Вдруг лицо у Касаткиной перекосилось, наклонилась она ко мне, глаза горят, побледнела. Шепчет страстно:
— И мой бог — жизнь! И у дочери моей — мой бог будет!
«Все, — думаю, — надо уходить. Видать, с «заворотом» дамочка».
Хозяйка словно мысли мои прочитала.
— Извините, — говорит, — вижу, вам домой не терпится. Захмелела я, заболталась.

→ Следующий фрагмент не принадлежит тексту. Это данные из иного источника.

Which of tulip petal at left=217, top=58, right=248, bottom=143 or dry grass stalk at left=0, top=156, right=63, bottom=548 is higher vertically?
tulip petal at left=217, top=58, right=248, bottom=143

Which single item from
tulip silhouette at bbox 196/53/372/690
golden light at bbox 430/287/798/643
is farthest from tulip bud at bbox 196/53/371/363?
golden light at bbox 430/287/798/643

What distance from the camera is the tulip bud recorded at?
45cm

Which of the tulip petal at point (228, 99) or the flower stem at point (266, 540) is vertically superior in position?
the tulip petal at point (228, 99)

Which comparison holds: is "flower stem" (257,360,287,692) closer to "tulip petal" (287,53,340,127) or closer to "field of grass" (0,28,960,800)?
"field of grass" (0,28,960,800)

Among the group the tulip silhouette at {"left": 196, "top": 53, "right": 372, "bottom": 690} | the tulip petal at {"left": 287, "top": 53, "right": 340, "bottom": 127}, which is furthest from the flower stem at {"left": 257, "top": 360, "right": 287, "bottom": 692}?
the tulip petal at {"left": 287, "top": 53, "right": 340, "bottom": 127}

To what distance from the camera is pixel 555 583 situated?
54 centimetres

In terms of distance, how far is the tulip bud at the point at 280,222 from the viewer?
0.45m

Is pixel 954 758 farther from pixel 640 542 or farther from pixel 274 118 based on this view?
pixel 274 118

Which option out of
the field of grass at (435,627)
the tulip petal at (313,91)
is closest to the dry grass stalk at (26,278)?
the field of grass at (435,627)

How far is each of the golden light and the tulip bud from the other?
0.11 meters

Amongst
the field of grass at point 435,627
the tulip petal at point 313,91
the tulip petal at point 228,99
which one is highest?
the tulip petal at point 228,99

Историй вам разных чувствительных наговорила. Спасибо за компанию, за подарок.
Распрощался я, ушел.
Месяца через два-три, поздней осенью уже, иду по Заречной улице, дом Касаткиных увидал. Что-то в доме этом мне новым показалось. Пригляделся, вспомнил: забора нет, который входные калитки разделял, видать, с матерью помирилась. Не думал я заходить к Касаткиной вновь, а тут решил: зайду, авось не выгонят. В конце концов, что я за газетчик, если так и не узнал, в чем тут дело. Пора отвыкать от излишней стеснительности.